◆ EXERCISE 1 ◆
From the essay on AI, list the words that describe how the boy would have needed to feel toward his parents so that he would not lean so heavily on AI.
◆ EXERCISE 2 ◆
Copy out the stretch of the essay on AI from "But here’s the" through "face the wound.", switching "lifeline" for "refuge".
◆ EXERCISE 3 ◆
In the essay on AI, where did the writer have dinner with Mark?

◆ TEXT UNDER STUDY ◆
Last Saturday, I had dinner with my acquaintance Mark at El Chorro, and we watched the 2025 Superman movie. The AI-generated dog looked so real that even Mark thought it was alive. He didn’t believe me when I said, “No, the dog is also produced by AI,” until he looked it up. And still, when the villain hurt the dog, I felt sorry for it—though I knew it wasn’t real.
This is the power of illusion: our emotions respond as if the illusion were true. And now, society is doing the same thing with AI.
The Lawsuit Against OpenAI
A grieving family in the United States has filed a lawsuit against OpenAI, blaming ChatGPT for their teenage son’s suicide. The boy had been confiding in AI, and the parents believe the machine failed him.
But here’s the unspoken truth: If that boy had felt truly loved, understood, and respected by his parents, he would never have needed to lean so heavily on AI.
AI became his lifeline, not his executioner. To blame AI is to scapegoat the mirror rather than face the wound.
Alice Miller wrote in For Your Own Good:
“I have no doubt that behind every crime a personal tragedy lies hidden. If we were to investigate such events and their backgrounds more closely, we might be able to do more to prevent crimes than we do now with our indignation and moralizing.”

◆ MATERIAL PROVIDED ◆
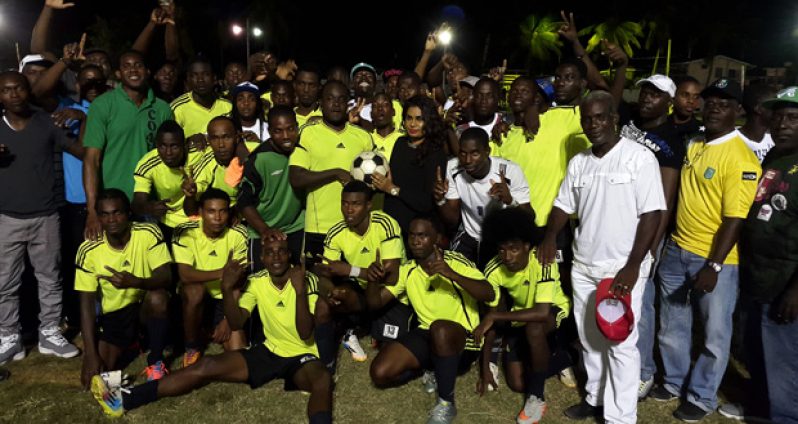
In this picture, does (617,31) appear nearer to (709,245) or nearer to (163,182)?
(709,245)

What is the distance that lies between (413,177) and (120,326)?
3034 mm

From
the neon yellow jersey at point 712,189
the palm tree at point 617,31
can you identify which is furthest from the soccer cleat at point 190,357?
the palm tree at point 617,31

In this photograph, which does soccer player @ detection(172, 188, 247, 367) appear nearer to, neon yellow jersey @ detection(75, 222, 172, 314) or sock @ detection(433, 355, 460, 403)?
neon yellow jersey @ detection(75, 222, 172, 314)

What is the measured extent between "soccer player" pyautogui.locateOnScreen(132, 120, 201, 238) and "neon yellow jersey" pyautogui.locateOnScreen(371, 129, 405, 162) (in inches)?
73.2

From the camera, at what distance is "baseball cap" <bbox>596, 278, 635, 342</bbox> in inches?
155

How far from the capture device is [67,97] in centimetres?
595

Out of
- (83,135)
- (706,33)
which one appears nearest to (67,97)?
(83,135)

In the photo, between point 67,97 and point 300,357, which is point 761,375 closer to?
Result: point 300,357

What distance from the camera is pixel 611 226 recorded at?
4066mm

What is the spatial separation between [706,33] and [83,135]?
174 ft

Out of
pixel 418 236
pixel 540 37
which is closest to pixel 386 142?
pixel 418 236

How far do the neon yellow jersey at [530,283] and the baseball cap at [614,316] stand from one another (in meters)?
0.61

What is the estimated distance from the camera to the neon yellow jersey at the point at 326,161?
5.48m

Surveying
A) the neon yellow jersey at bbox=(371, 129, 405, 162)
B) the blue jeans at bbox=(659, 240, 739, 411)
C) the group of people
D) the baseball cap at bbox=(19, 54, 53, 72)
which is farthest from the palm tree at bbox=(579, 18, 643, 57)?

◆ TASK OUTPUT 1 ◆
loved, understood, respected

◆ TASK OUTPUT 2 ◆
But here’s the unspoken truth: If that boy had felt truly loved, understood, and respected by his parents, he would never have needed to lean so heavily on AI.
AI became his refuge, not his executioner. To blame AI is to scapegoat the mirror rather than face the wound.

◆ TASK OUTPUT 3 ◆
At El Chorro.